• [Data to use]:
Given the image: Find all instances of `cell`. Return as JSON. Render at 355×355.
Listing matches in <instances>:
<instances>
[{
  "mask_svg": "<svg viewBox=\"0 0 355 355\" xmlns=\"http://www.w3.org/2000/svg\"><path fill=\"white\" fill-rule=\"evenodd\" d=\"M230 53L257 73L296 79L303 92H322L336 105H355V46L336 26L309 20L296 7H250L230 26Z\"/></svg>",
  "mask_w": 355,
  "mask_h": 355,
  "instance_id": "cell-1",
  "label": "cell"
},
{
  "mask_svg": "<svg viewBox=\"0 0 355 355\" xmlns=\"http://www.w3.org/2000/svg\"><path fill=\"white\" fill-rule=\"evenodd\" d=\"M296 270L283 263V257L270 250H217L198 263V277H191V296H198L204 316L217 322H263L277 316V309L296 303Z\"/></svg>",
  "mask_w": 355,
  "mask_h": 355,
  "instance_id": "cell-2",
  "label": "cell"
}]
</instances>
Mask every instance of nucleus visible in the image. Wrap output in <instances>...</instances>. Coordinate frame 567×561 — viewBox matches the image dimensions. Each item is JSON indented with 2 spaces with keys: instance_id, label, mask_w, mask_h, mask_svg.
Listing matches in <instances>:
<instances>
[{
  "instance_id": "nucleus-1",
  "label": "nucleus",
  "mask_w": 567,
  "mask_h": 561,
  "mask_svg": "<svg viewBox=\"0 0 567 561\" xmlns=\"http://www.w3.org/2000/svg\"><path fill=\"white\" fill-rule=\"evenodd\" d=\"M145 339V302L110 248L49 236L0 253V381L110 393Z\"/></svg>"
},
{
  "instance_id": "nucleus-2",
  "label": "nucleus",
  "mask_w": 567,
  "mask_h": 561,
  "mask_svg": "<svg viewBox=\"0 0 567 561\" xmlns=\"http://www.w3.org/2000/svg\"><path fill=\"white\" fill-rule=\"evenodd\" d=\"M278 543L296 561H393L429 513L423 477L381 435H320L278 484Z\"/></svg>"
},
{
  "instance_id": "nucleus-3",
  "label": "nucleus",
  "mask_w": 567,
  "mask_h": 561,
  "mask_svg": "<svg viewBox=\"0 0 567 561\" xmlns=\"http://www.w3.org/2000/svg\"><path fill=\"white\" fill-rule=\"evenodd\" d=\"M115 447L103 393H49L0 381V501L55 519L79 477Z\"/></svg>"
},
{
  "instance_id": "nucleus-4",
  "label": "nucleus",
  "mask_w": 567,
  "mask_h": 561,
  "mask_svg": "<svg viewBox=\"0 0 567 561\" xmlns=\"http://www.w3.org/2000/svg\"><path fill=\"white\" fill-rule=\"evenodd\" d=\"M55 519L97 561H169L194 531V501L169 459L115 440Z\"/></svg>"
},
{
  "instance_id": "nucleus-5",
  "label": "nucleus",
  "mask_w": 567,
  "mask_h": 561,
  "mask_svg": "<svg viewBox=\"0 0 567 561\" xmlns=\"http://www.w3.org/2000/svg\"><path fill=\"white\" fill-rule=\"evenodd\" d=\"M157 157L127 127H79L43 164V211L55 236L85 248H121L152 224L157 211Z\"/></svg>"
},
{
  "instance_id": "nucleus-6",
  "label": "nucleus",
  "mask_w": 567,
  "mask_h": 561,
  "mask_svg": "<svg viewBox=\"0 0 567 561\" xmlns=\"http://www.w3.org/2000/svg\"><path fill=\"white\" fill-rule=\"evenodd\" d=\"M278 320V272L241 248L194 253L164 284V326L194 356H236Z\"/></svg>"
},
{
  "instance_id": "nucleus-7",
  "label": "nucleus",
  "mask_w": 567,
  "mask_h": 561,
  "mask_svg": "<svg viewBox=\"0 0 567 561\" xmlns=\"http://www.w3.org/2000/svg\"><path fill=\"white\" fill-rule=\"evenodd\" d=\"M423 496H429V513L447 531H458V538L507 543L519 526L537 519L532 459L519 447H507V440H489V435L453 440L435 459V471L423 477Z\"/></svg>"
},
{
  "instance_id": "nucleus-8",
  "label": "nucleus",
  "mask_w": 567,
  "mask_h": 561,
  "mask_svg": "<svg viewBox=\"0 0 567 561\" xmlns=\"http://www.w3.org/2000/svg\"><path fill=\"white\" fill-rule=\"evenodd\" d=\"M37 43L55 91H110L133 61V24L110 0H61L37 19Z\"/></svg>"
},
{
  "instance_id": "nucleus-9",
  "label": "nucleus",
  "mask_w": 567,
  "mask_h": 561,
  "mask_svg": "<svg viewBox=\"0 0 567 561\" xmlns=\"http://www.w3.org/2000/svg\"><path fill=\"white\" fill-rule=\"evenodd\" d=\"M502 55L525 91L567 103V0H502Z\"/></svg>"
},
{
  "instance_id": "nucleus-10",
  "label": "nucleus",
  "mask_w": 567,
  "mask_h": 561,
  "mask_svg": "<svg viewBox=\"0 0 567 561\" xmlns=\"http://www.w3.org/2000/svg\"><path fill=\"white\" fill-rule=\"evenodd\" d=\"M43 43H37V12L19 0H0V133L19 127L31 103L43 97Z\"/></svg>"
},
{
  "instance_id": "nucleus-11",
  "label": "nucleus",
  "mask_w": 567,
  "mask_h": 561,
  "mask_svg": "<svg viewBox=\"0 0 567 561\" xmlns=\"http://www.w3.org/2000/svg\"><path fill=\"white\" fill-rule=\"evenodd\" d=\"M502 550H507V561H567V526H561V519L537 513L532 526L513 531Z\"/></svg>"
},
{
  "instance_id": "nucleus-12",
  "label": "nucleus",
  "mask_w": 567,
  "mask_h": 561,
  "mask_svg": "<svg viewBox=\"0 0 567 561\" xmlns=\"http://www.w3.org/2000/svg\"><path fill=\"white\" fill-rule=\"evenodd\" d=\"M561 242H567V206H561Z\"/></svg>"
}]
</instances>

• [Problem details]:
Return every line above that contains the string "cell", copying each one in full and unchanged.

• [Result]:
Given the image: Find all instances of `cell`. Return as JSON. Render at 355×355.
  "instance_id": "cell-1",
  "label": "cell"
  "instance_id": "cell-2",
  "label": "cell"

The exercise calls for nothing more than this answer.